These are the ones to 'jump'

Again, two points:

1. One will be left and one will be right - you need to know which is which to get them the same as the front speakers. (The wiring colours will say which is which, but it isn't unknown for the fronts to have been already reversed. If you wire temporarily, you can test with the balance control). Patently, the wires from these need to go to the correct rear corner.

2. All speakers need to have the same phase. A bit technical, but what it really means is that negative output goes to negative pole on each speaker, and likewise positive to positive. One wrong and your sound suffers. The colour coding on the wires helps, as long as the wire you use to go to the back of the 'van (and you'll need a good length) is easy to differentiate between the two wires. If you don't phase properly, the sound has much less bass, and is 'confused'. (Essentially, the two speakers are pushing and pulling at different times, rather than the same).

If it is a two speaker output (which really isn't likely), it is often possible to add two speakers in series, not in parallel. This means that there is only one continuous wire - out from the radio positive, to the front speaker positive, this speaker negative to the rear speaker positive, and the rear speaker negative to radio negative.

There won't be independent front/rear control of the volume in this case.
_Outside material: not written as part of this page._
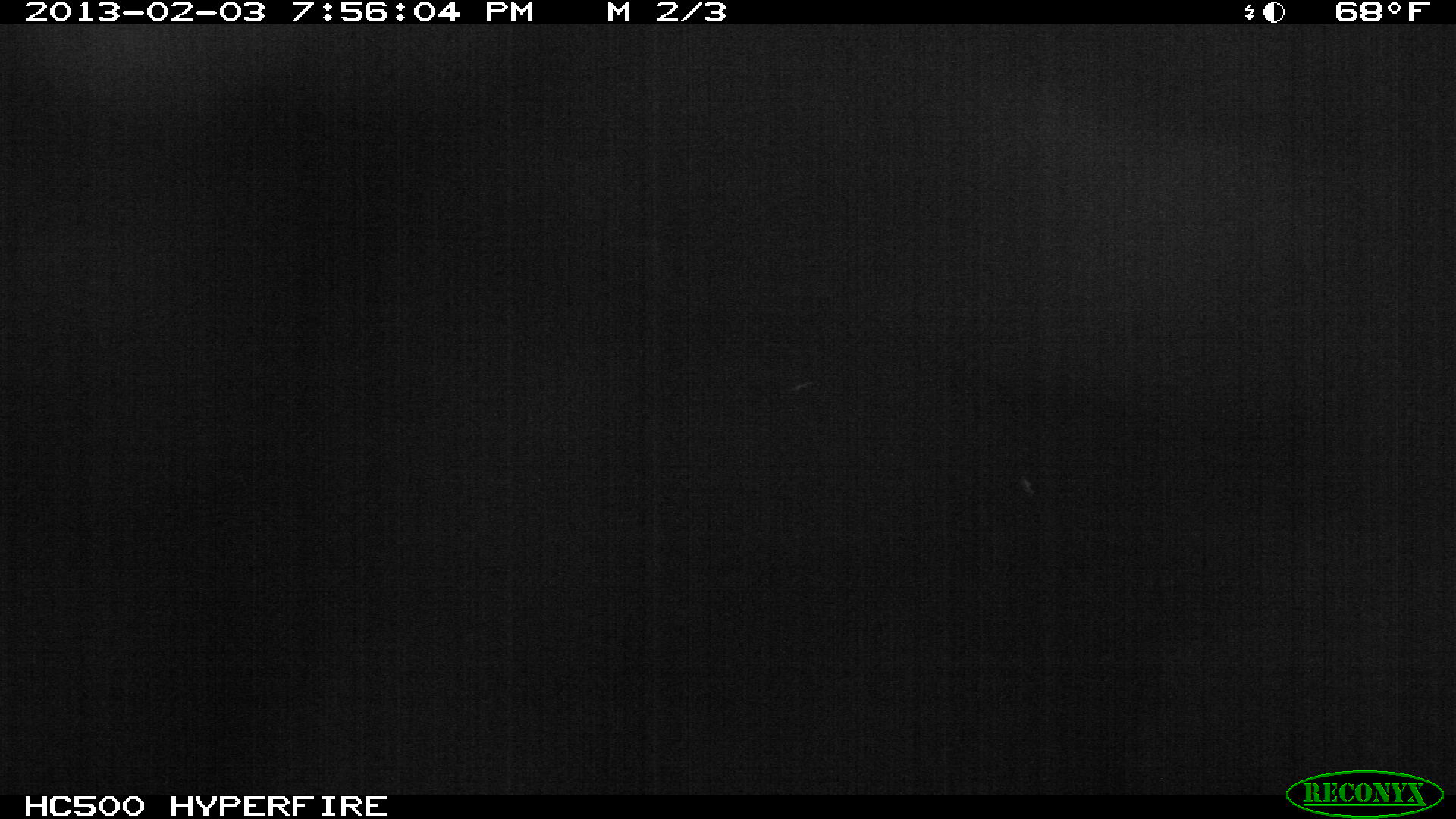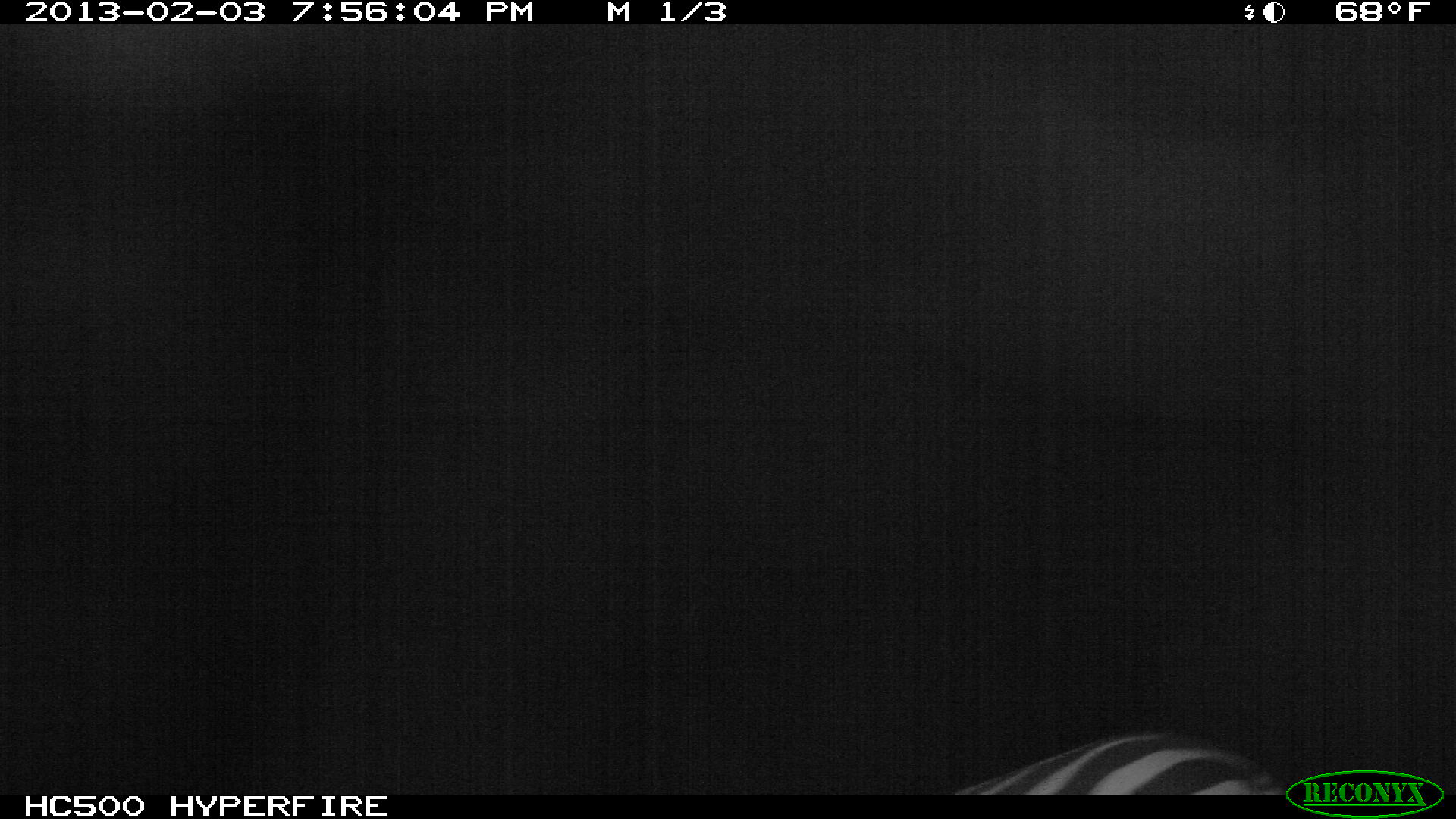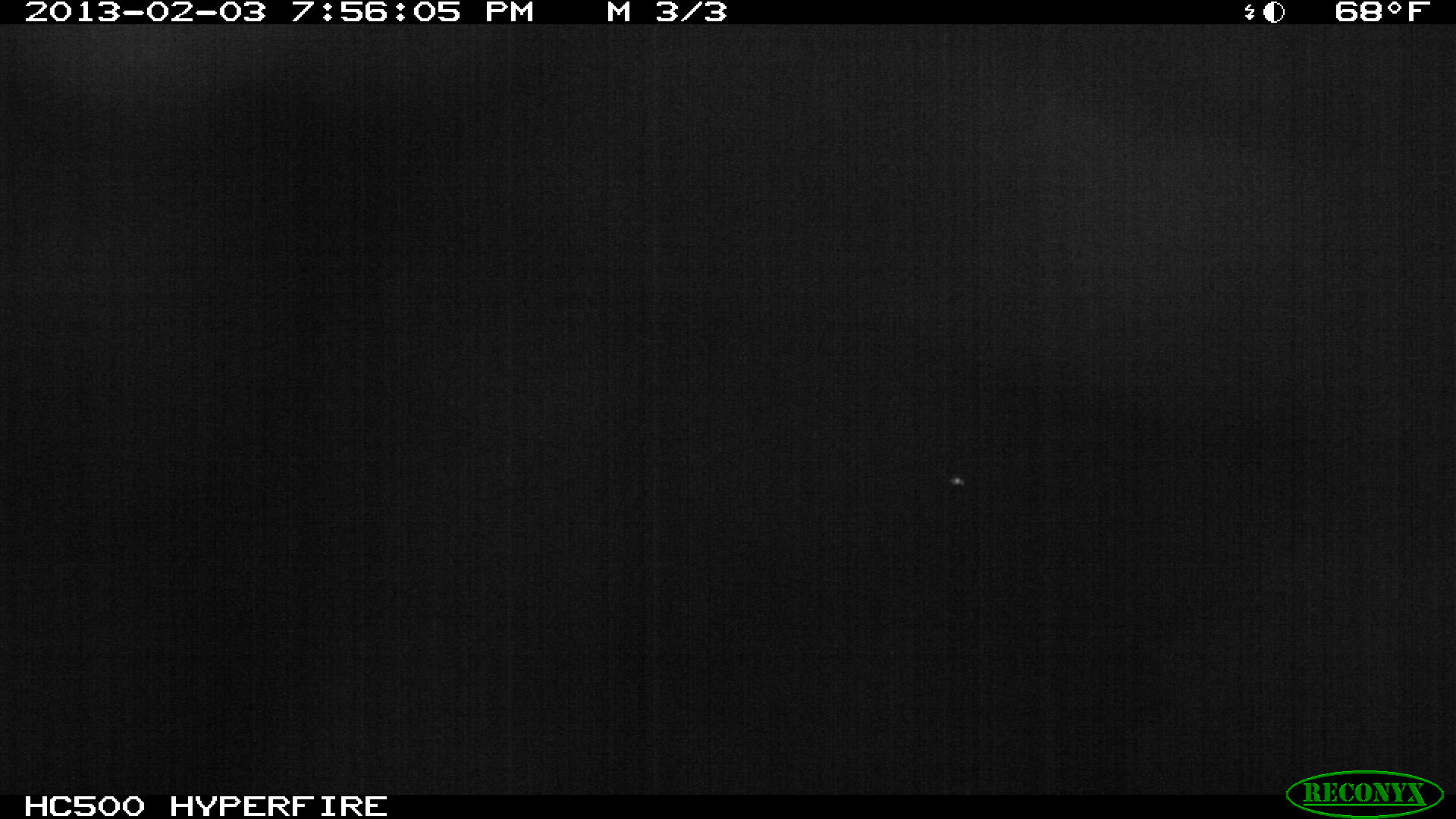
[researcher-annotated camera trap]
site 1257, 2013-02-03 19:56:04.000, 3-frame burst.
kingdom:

(connecting in parallel mentioned above means connecting the positive and negative of each speaker direct to the positive a negative outputs of the radio - i.e. a branched arrangement. Given the specification of most radios and speakers, this is more likely to cause damage to the radio than connecting in series).


----------



## 88826 (May 9, 2005)

"RobinHood - Be aware that a number of converters will pre-wire speaker wires to the back during the build stage - it's worth checking."
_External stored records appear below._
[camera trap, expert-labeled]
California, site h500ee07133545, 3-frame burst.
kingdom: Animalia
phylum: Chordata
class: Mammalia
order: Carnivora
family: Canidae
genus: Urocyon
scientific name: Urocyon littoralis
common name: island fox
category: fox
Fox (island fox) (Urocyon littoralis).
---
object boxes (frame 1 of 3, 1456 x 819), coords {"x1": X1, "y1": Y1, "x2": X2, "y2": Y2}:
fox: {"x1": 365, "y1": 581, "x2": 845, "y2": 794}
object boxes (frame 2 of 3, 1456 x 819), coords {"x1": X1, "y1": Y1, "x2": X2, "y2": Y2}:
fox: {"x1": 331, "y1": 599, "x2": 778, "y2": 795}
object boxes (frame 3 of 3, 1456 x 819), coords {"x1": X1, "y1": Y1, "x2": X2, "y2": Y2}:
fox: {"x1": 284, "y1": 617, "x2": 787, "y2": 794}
I was considering installing two additional speakers in our Avantegard 200 and found what may be unused pre - wired speaker cables in a harness near the electrical distribution in the offside underbed locker. I am still considering whether to install the rear speakers but can anyone advise what colour wires would normally be used for the speakers.
My apologies for tagging this to the original post.
Bonza


----------



## RobinHood (May 19, 2005)

Unfortunately, knowing UK converters (and no, I'm not one of those people who think imports are always better) they could have used any bit of wire hanging about. 
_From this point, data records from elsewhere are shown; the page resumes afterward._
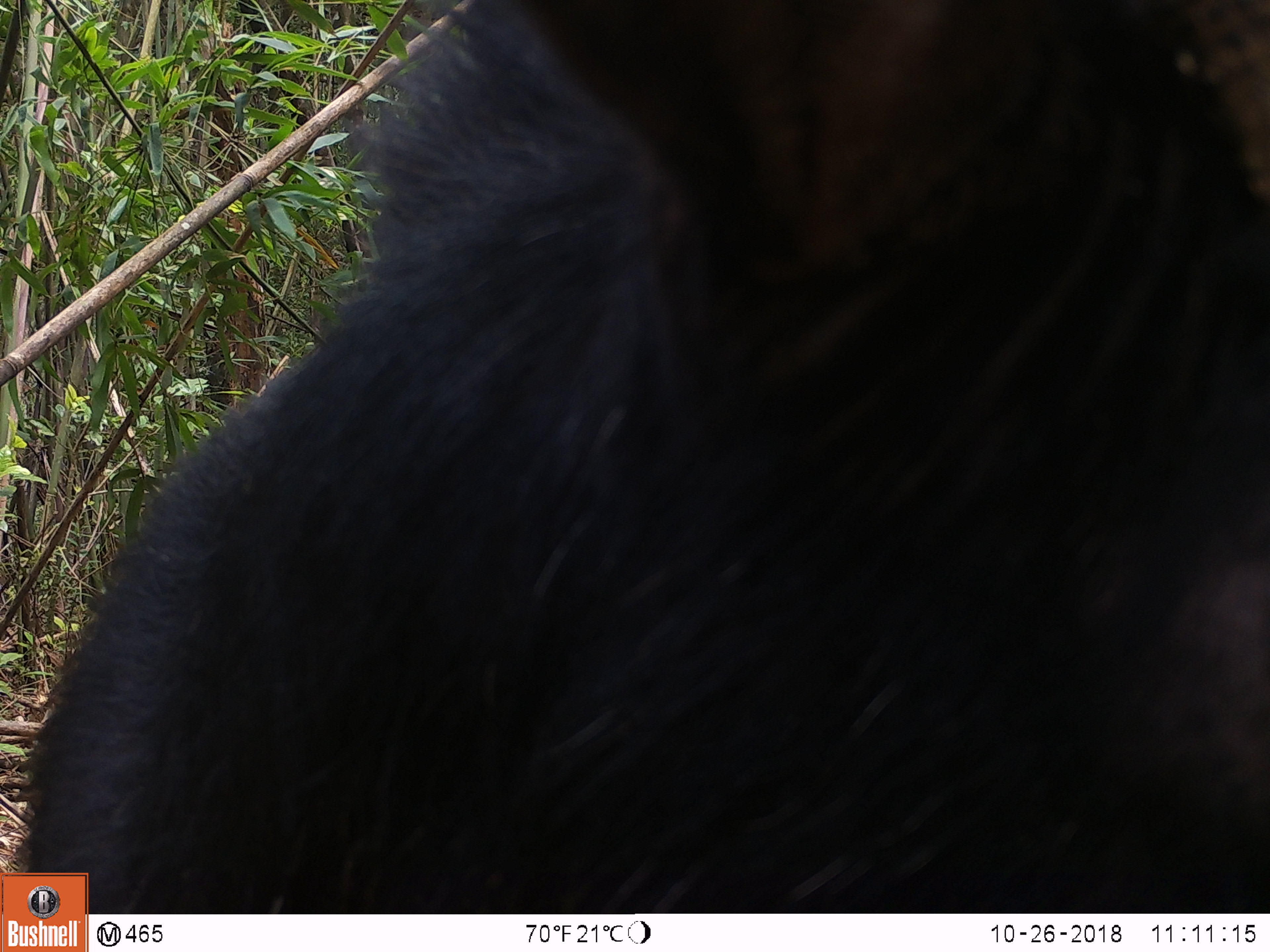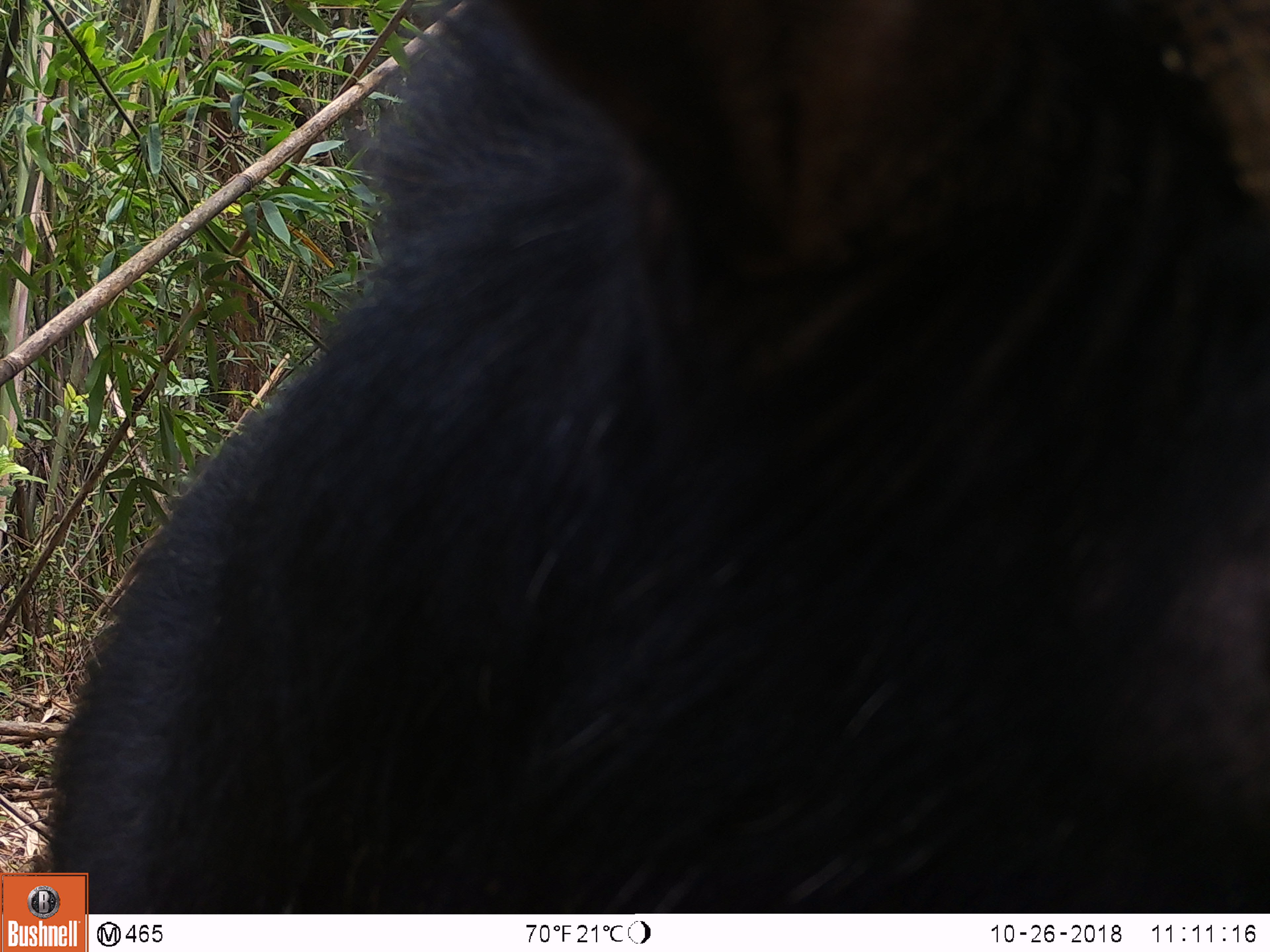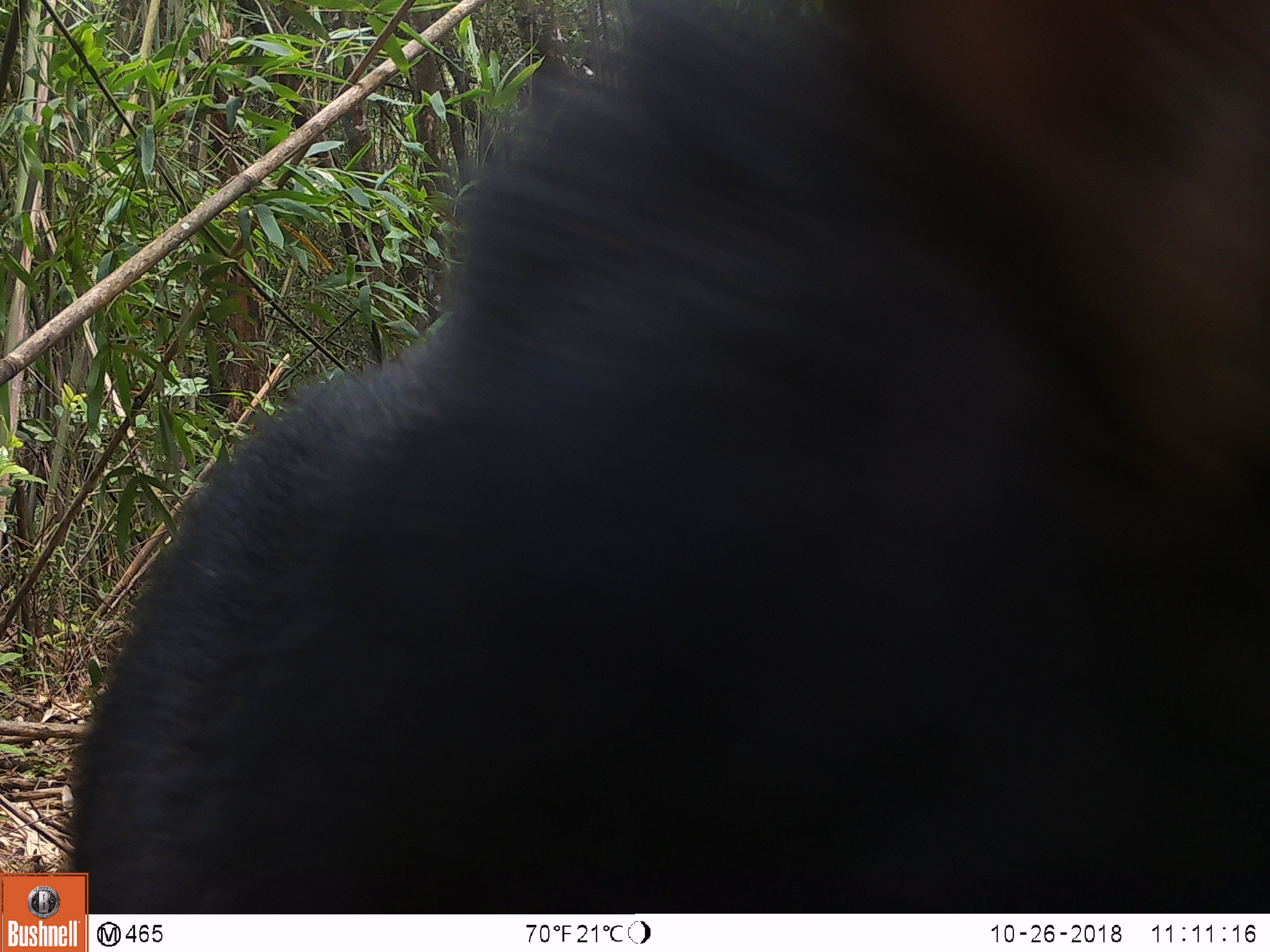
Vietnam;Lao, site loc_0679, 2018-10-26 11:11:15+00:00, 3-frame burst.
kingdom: Animalia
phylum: Chordata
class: Mammalia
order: Artiodactyla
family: Bovidae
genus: Capricornis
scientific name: Capricornis sumatraensis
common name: chinese serow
Chinese serow (Capricornis sumatraensis). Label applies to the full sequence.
The only safe way of checking is to extract the radio and rummage around behind to see if you can match up at that end.

On one of my 'vans (can't remember which), the wires were run through and tied up behind the 'kick panel' in the footwell. Not wired to the radio, but enough spare to run behind the dash when I wanted to connect.


----------



## 96523 (Oct 14, 2005)

*Speakers in the Back*

We got ours fitted in the MH at our local Halfords. Had to go back to get them put in properly but they work fine now. Total cost including speakers (in indidudal free standing pods with velcro) £35.
What an improvement
Alan


----------



## 97363 (Jan 21, 2006)

Many thanks for the replies,i have gone with fitting a pair of small domestic speakers in the rear on little swivel brackets,they look good and seem to be working fine.Thanks again all

Stuart


----------